*Lesetext:*
+++

Wer mit kleinen Kindern reist, weiß: Der Tagesplan darf nicht zu voll sein, die Wege nicht zu lang, und irgendwo sollte es immer Eis geben. Genau das macht Halifax, die charmante Hafenstadt in Nova Scotia, zu einem echten Geheimtipp für Familien mit kleinen Abenteurern. Drei bis vier Tage reichen wunderbar aus, um die Stadt gemütlich zu erkunden – ganz ohne Stress und mit jeder Menge kinderfreundlicher Highlights. Die Städtetour lässt sich eigenständig planen oder beispielsweise, wie wir es gemacht haben, am Anfang oder Ende einer Rundreise durch Nova Scotia (siehe unser Reisebericht hierzu).
Anreise
Nach Halifax kommt man einfach und kindgerecht mit einem relativ kurzen Direktflug. Ab Frankfurt fliegen Discover Airlines (Lufthansa-Tochter), ab Zürich fliegt die Edelweiss Air (Swiss-Tochter). Condor flog zumindest letztes Jahr ebenso nach Halifax. All diese Fluggesellschafften fliegen nicht jeden Wochentag, aber bei unserer Reise Ende August gab es viele Möglichkeiten. Tipp: rechtzeitig buchen und die Einreisegenehmigung ETA für Kanada nicht vergessen.
Wir fliegen mit unseren fünfjährigen Zwillingen ab Frankfurt nachmittags los und kommen – man fliegt ja mit der Sonne – am frühen Abend in Halifax an. Der Flug dauert nur grob 6,5 Stunden, aber bis man durch den Zoll durch ist und sein Gepäck hat, vergeht nochmal eine Stunde. Wir lassen es ruhig angehen und bleiben die erste Nacht in einem der Flughafenhotels, dem HFX Airport Hotel, das zwar nicht fußläufig vom Terminal ist, aber einen kostenlosen Shuttleservice zur Abholung vom Flughafen anbietet.
Gut ausgeschlafen in einem Double-Queen-Zimmer (d.h. zwei Doppelbetten) stärken wir uns bei einem typischen amerikanischen Frühstück: Bagels, Frischkäse, Rührei mit Ketchup, Saft und der allgegenwärtige Kaffee. Jetzt kann man sich mit dem Bus in die Innenstadt bringen lassen oder mit dem Mietwagen oder Wohnmobil erst mal das Hinterland besichtigen, so wie wir es machen.
Tag 1 – Waterfront und Discovery Centre
Gegen Mittag kommen wir in der Innenstadt von Halifax an. Schon von der Ferne sieht man, dass das Leben und Arbeiten sich am Wasser abspielt. Halifax liegt in einer Bucht, dem Bedford Basin, die direkt in den Nordatlantik mündet. Wer denkt, hier ist es kalt und ungemütlich – völlig falsch. Vor Halifax läuft der berühmte Golfstrom lang, und der sorgt dafür, dass der Hafen das ganze Jahr eisfrei ist. Das entdeckten schon vor fast 300 Jahren die Engländer und entwickelten die Stadt zu einer ihrer wichtigsten Stationen der amerikanischen Atlantikküste. Und entsprechend stark wurde die Stadt auch militärisch geschützt.

+++

*Datenübersicht:*
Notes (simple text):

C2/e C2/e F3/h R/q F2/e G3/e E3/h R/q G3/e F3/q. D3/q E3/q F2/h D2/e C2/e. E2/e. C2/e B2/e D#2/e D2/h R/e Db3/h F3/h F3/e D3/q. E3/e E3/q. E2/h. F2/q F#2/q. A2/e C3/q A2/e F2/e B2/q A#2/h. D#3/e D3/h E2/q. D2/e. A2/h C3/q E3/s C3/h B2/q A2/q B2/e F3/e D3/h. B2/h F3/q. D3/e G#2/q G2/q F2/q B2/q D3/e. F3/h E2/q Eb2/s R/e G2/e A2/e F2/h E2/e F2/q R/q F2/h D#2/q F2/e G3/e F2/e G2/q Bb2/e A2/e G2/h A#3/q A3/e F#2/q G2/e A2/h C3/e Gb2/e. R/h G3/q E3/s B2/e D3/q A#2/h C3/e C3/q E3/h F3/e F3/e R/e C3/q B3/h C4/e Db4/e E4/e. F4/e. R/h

+++

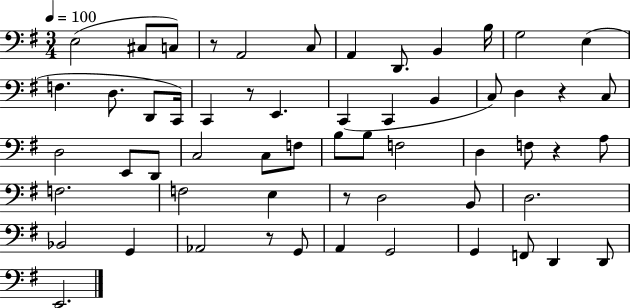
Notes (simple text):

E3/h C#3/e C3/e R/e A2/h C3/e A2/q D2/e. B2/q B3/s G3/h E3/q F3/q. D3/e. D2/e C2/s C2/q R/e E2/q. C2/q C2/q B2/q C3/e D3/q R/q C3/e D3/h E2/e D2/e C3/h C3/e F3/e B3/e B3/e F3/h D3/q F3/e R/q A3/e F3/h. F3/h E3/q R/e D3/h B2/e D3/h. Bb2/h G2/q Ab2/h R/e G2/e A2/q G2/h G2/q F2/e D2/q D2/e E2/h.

+++

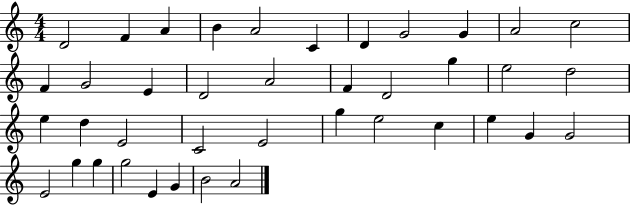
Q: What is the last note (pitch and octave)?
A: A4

+++

*Aufgabe:* Setze den Text über Halifax mit kleinen Kindern im Anschluss an seinen letzten Satz fort.

*Antwort:*
Die strategisch gute Lage zeigt sich heute auch noch: In der Bucht reihen sich militärische Schiffe, Werften und Kasernen aneinander. Wir sehen sogar einen Frachter der deutschen Bundeswehr, der gerade auf Besuch ist. Zwei große Brücken überspannen die ca. 500m Buchtbreite, kleine Fähren pendeln wie bunte Punkte daneben hin und her. Richtung Meer sehen wir Kreuzfahrtschiffe liegen, und die peilen wir als erstes an.
Wir starten entspannt – schließlich ist Ankommen mit Kids oft schon Abenteuer genug. Es geht’s direkt ans Wasser: Die wunderschöne Halifax Waterfront ist wie gemacht für kleine Entdeckerfüße. Hier gibt es bunt bemalte Fußwege und Mauern, fliegende Möwen und kleine Shops, die alles von Souvenirs bis Eis verkaufen. „Cows Creamery“ verkauft das angeblich beste Eis Kanadas, und die frischgebackenen Waffeln riecht man schon von weither. Ein Auto braucht man hier in der Stadt übrigens nirgends, alles ist fußläufig erreichbar, hinter dem Hafen geht es aber schnell steil nach oben.
Zum Mittagessen besuchen wir die Garrison-Brauerei. Hier gibt’s zwar eigentlich gar kein Essen, dafür leckere Biere. Wir Erwachsenen nehmen den „Flight“ – 5 verschiedene Sorten in kleinen Probiergläsern zu einem trotzdem günstigen Preis. (In Halifax wurde übrigens vor 200 Jahren von Alexander Keith das Indian Pale Ale erfunden.) Die Kinder bekommen eine Limo. Und da die Kanadier völlig tiefenentspannt sind, holen wir uns wie fast alle anderen Gäste einen Snack an der Imbissbude nebenan und setzen uns damit vor die Brauerei. So können wir in Ruhe Eindrücke, Gerüche und Geräusche auf uns wirken lassen.
Unsere erste große Station ist das Discovery Centre, ein interaktives Wissenschaftsmuseum für Kinder. Keine staubige Ausstellung, sondern ein Ort zum Anfassen, Ausprobieren und Staunen – perfekt für Kinder zwischen 2 und 10 Jahren. Hier werden spielerisch und kurzweilig auf vier Etagen Themen wie Chemie, Medizin, Energie und Klimaschutz vermittelt. Unsere Kinder fanden vor allem das Seifenblasenlabor spannend – hier konnten die Kids sich beispielsweise komplett in eine riesige Seifenblase packen. Praktischerweise (für die Kinder) ist auch an jeder Ecke ein sehr sauberes WC.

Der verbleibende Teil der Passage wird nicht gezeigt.